▶ **Task prompt**
In the answer, each line must appear exactly as in the records, and no picture may appear.

▶ **Material to process**
▼
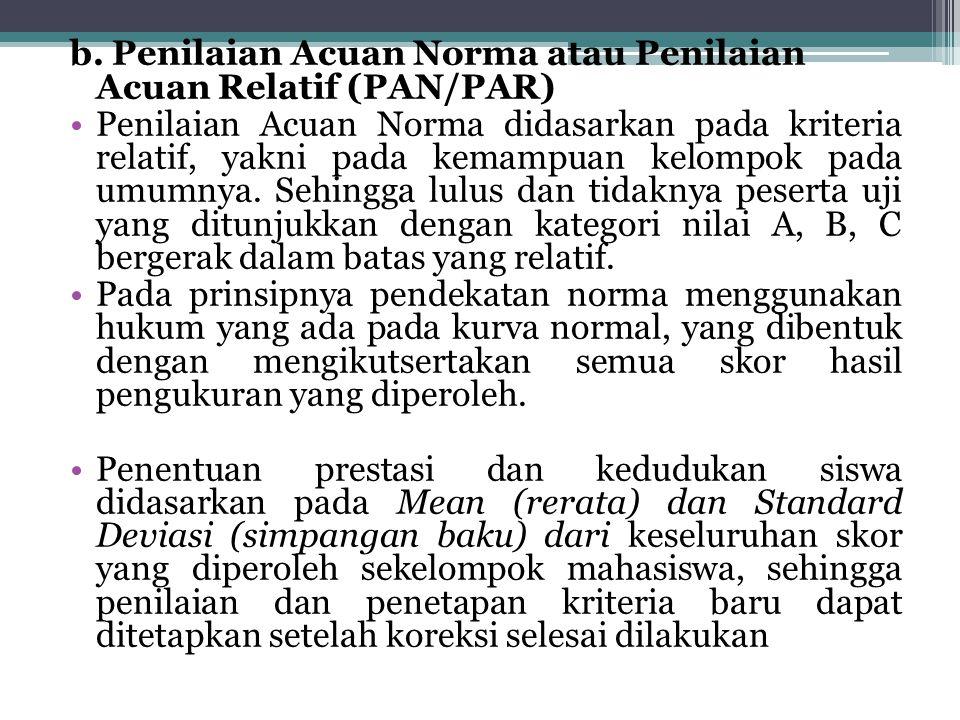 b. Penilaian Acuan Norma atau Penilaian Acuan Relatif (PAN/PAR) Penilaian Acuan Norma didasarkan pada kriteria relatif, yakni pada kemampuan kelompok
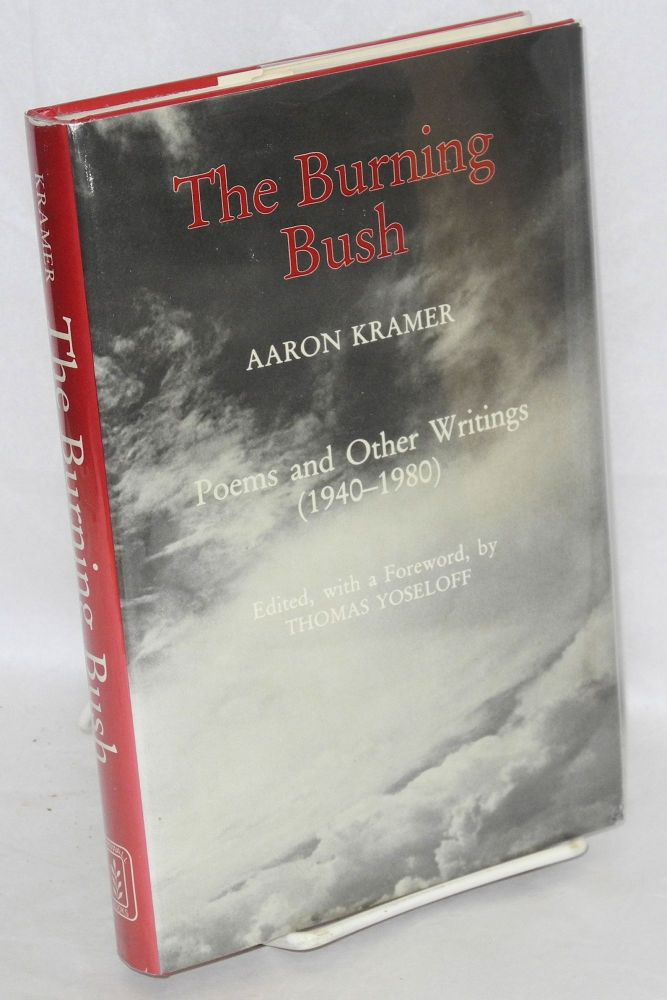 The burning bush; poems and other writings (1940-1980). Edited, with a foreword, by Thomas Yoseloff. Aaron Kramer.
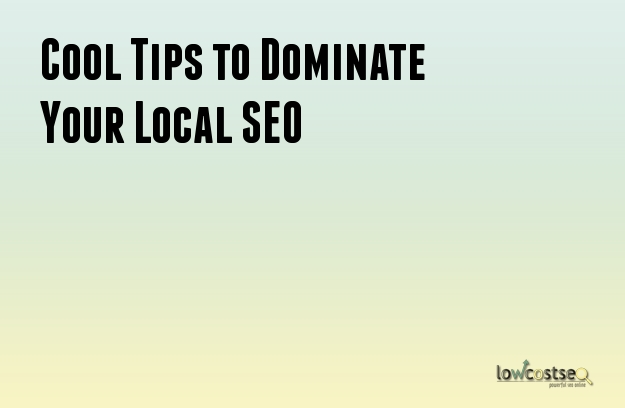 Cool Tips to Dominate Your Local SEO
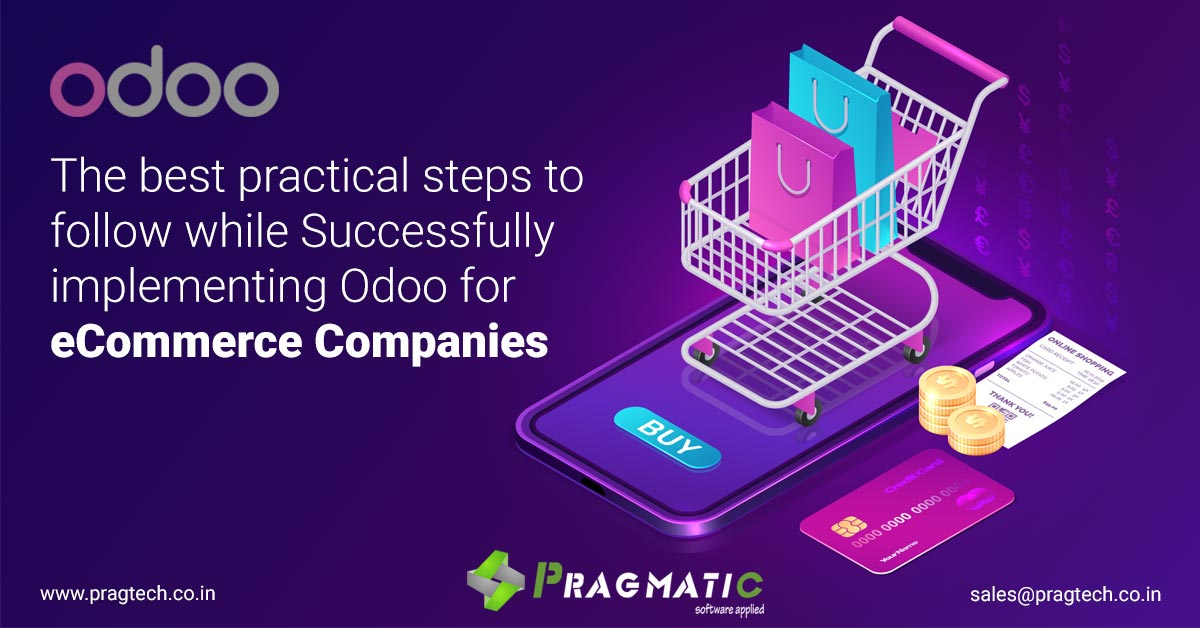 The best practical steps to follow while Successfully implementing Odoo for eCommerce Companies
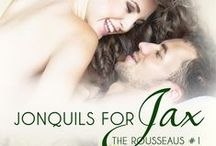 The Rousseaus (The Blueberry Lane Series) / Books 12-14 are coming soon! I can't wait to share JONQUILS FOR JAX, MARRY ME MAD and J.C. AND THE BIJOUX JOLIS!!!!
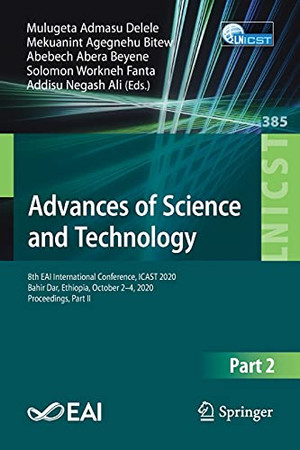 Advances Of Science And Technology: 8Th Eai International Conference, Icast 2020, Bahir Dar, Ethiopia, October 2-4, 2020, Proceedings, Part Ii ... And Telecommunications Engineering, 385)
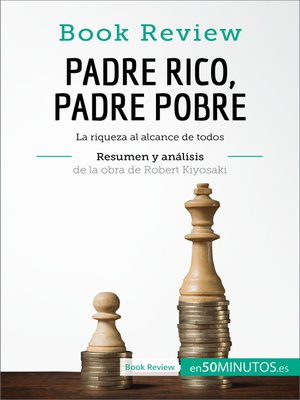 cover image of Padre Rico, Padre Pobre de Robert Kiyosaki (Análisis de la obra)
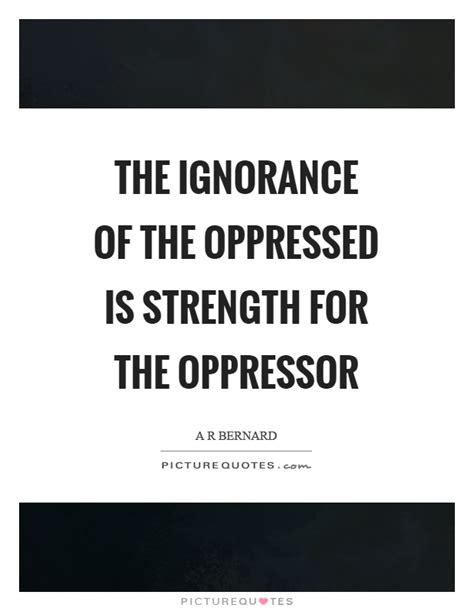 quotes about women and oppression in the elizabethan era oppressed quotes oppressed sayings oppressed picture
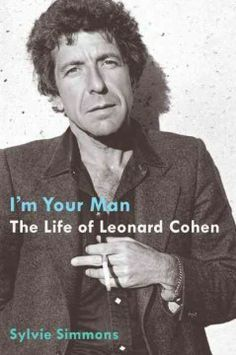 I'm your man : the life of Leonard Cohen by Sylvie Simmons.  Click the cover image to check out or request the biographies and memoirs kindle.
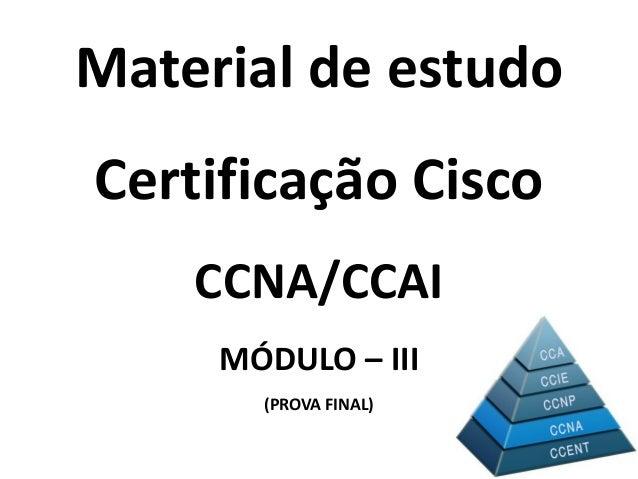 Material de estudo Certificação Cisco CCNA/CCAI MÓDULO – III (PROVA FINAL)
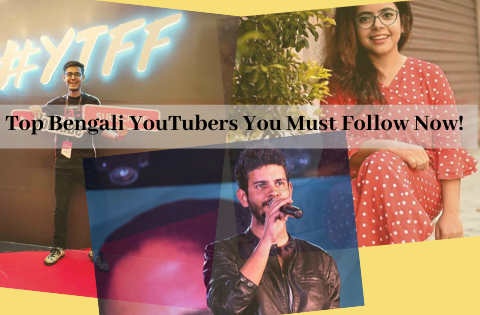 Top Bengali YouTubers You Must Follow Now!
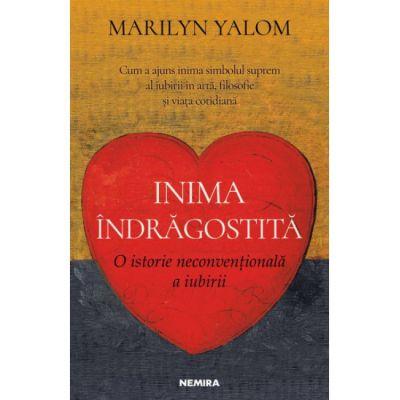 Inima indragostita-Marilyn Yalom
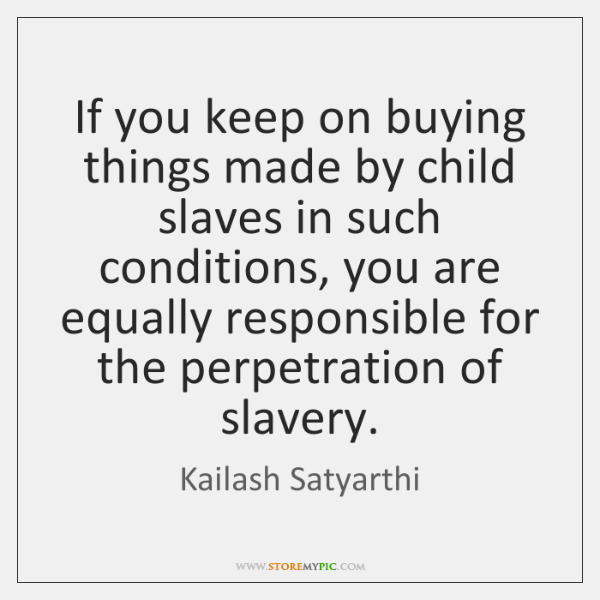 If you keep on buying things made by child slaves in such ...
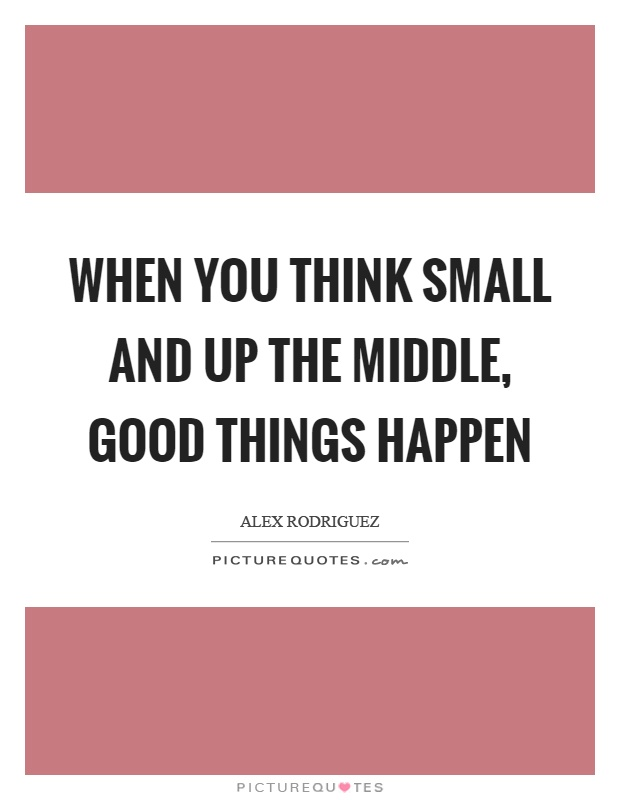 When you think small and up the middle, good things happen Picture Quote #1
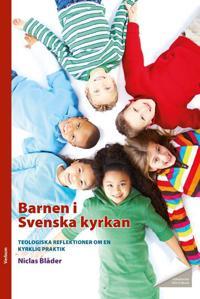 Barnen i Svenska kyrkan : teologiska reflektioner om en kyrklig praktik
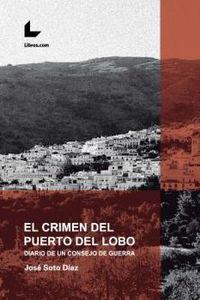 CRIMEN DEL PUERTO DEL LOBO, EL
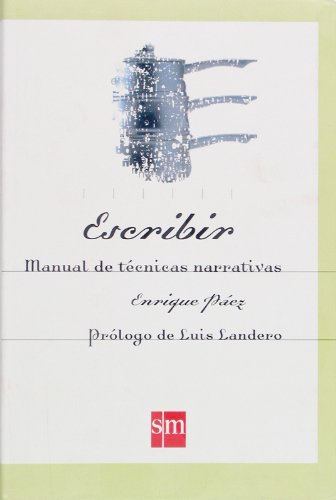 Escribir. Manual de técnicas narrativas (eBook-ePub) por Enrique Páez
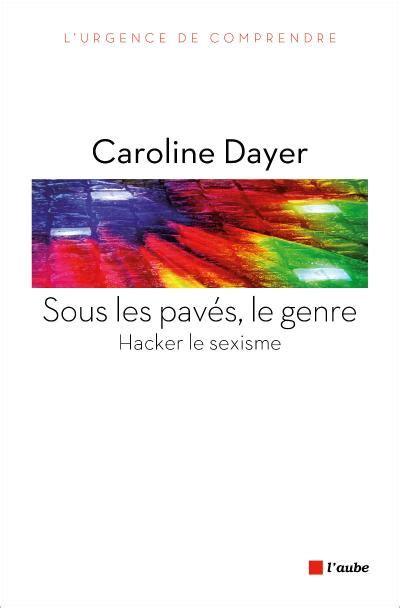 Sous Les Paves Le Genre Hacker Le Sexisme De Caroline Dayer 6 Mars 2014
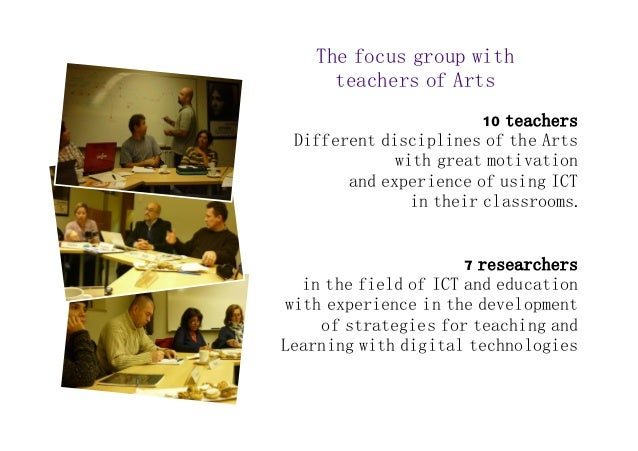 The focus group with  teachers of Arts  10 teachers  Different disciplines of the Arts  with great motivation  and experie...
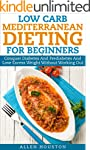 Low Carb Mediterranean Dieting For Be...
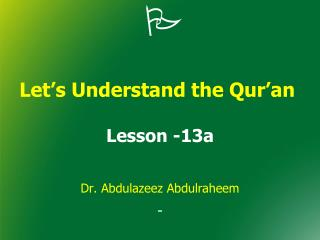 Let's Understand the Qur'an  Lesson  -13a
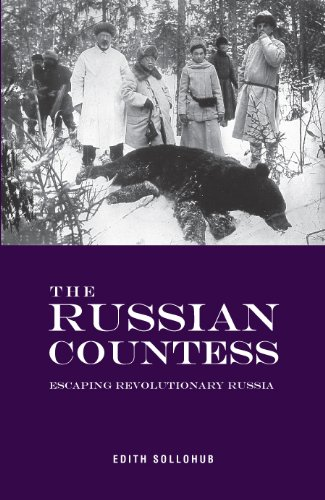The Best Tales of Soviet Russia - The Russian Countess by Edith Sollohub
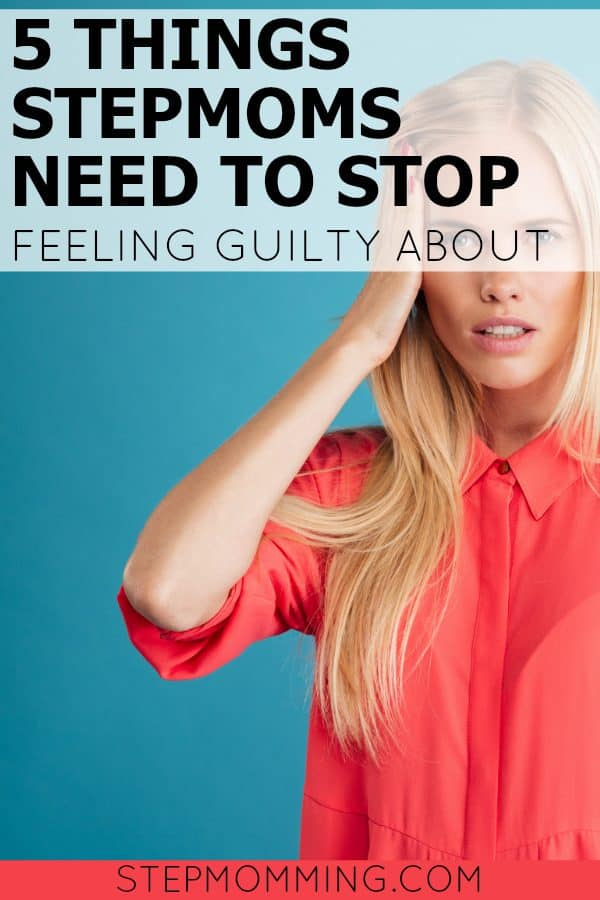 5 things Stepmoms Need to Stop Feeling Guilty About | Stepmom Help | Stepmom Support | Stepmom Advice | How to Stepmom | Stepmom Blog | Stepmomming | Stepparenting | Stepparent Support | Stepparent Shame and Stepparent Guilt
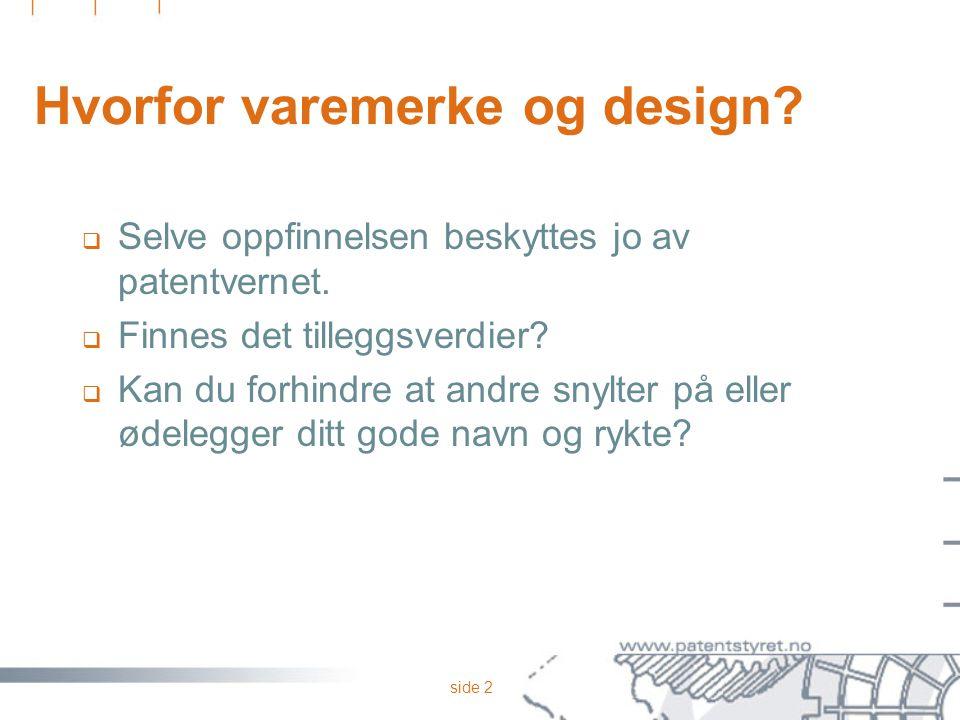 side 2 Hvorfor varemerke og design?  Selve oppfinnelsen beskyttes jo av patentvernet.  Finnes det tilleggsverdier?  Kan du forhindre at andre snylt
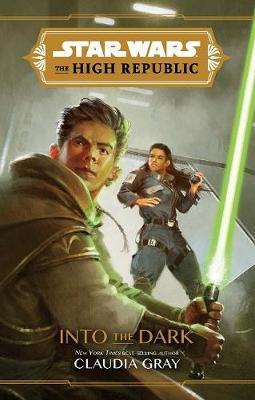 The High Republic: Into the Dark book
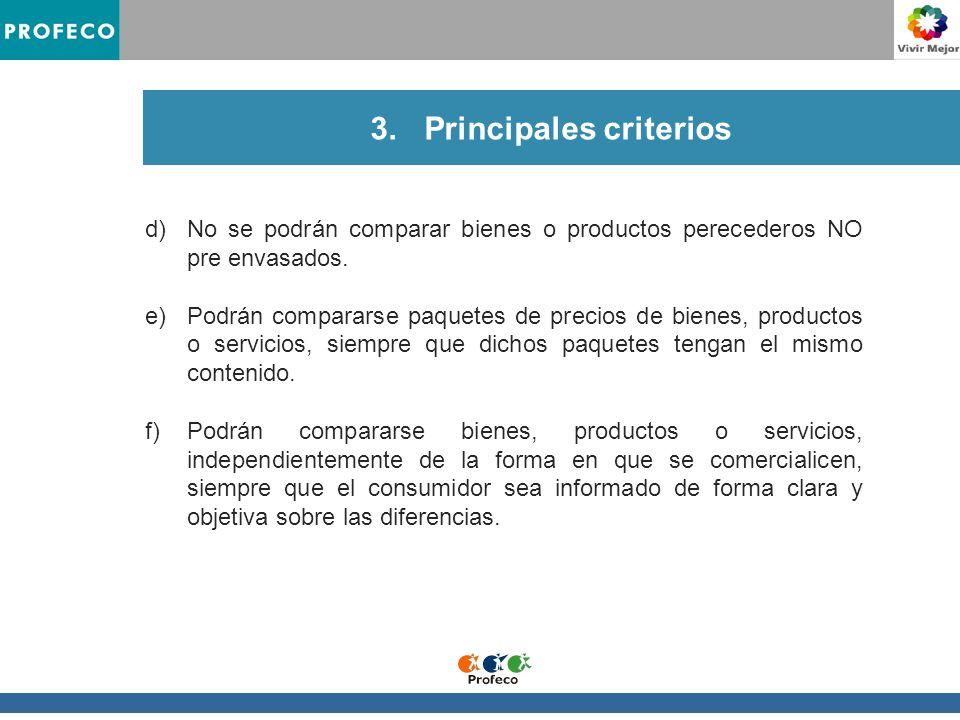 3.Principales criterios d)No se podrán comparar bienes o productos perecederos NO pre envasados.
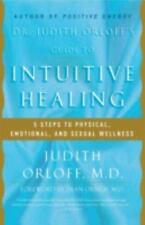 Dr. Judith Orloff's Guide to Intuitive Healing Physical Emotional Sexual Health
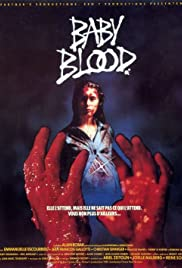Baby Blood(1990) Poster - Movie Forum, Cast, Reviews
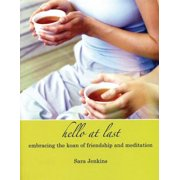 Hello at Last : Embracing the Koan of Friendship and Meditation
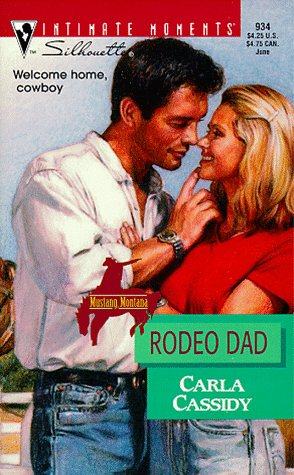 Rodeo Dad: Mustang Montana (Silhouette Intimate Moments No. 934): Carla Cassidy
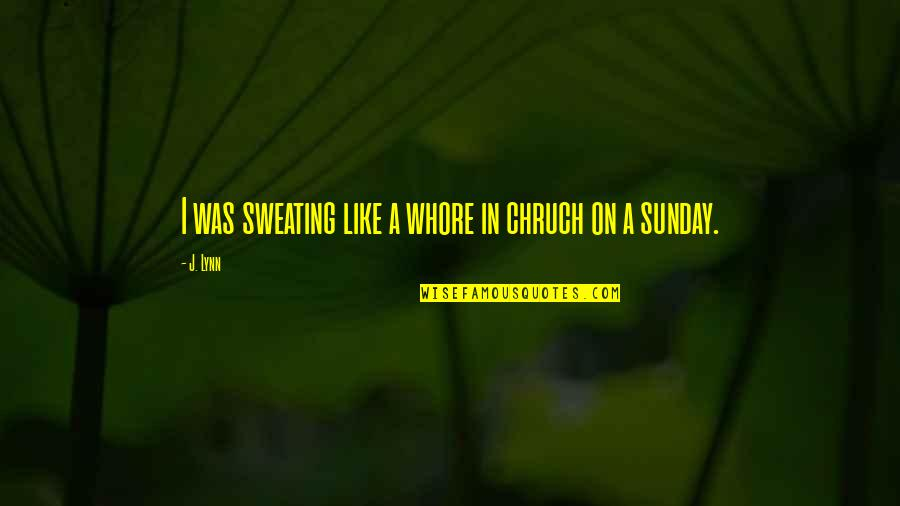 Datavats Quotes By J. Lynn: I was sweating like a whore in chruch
▲
▶ **Solution for this problem**
 b. Penilaian Acuan Norma atau Penilaian Acuan Relatif (PAN/PAR) Penilaian Acuan Norma didasarkan pada kriteria relatif, yakni pada kemampuan kelompok
 The burning bush; poems and other writings (1940-1980). Edited, with a foreword, by Thomas Yoseloff. Aaron Kramer.
 Cool Tips to Dominate Your Local SEO
 The best practical steps to follow while Successfully implementing Odoo for eCommerce Companies
 The Rousseaus (The Blueberry Lane Series) / Books 12-14 are coming soon! I can't wait to share JONQUILS FOR JAX, MARRY ME MAD and J.C. AND THE BIJOUX JOLIS!!!!
 Advances Of Science And Technology: 8Th Eai International Conference, Icast 2020, Bahir Dar, Ethiopia, October 2-4, 2020, Proceedings, Part Ii ... And Telecommunications Engineering, 385)
 cover image of Padre Rico, Padre Pobre de Robert Kiyosaki (Análisis de la obra)
 quotes about women and oppression in the elizabethan era oppressed quotes oppressed sayings oppressed picture
 I'm your man : the life of Leonard Cohen by Sylvie Simmons.  Click the cover image to check out or request the biographies and memoirs kindle.
 Material de estudo Certificação Cisco CCNA/CCAI MÓDULO – III (PROVA FINAL)
 Top Bengali YouTubers You Must Follow Now!
 Inima indragostita-Marilyn Yalom
 If you keep on buying things made by child slaves in such ...
 When you think small and up the middle, good things happen Picture Quote #1
 Barnen i Svenska kyrkan : teologiska reflektioner om en kyrklig praktik
 CRIMEN DEL PUERTO DEL LOBO, EL
 Escribir. Manual de técnicas narrativas (eBook-ePub) por Enrique Páez
 Sous Les Paves Le Genre Hacker Le Sexisme De Caroline Dayer 6 Mars 2014
 The focus group with  teachers of Arts  10 teachers  Different disciplines of the Arts  with great motivation  and experie...
 Low Carb Mediterranean Dieting For Be...
 Let's Understand the Qur'an  Lesson  -13a
The Best Tales of Soviet Russia - The Russian Countess by Edith Sollohub
 5 things Stepmoms Need to Stop Feeling Guilty About | Stepmom Help | Stepmom Support | Stepmom Advice | How to Stepmom | Stepmom Blog | Stepmomming | Stepparenting | Stepparent Support | Stepparent Shame and Stepparent Guilt
 side 2 Hvorfor varemerke og design?  Selve oppfinnelsen beskyttes jo av patentvernet.  Finnes det tilleggsverdier?  Kan du forhindre at andre snylt
 The High Republic: Into the Dark book
 3.Principales criterios d)No se podrán comparar bienes o productos perecederos NO pre envasados.
 Dr. Judith Orloff's Guide to Intuitive Healing Physical Emotional Sexual Health
Baby Blood(1990) Poster - Movie Forum, Cast, Reviews
 Hello at Last : Embracing the Koan of Friendship and Meditation
 Rodeo Dad: Mustang Montana (Silhouette Intimate Moments No. 934): Carla Cassidy
 Datavats Quotes By J. Lynn: I was sweating like a whore in chruch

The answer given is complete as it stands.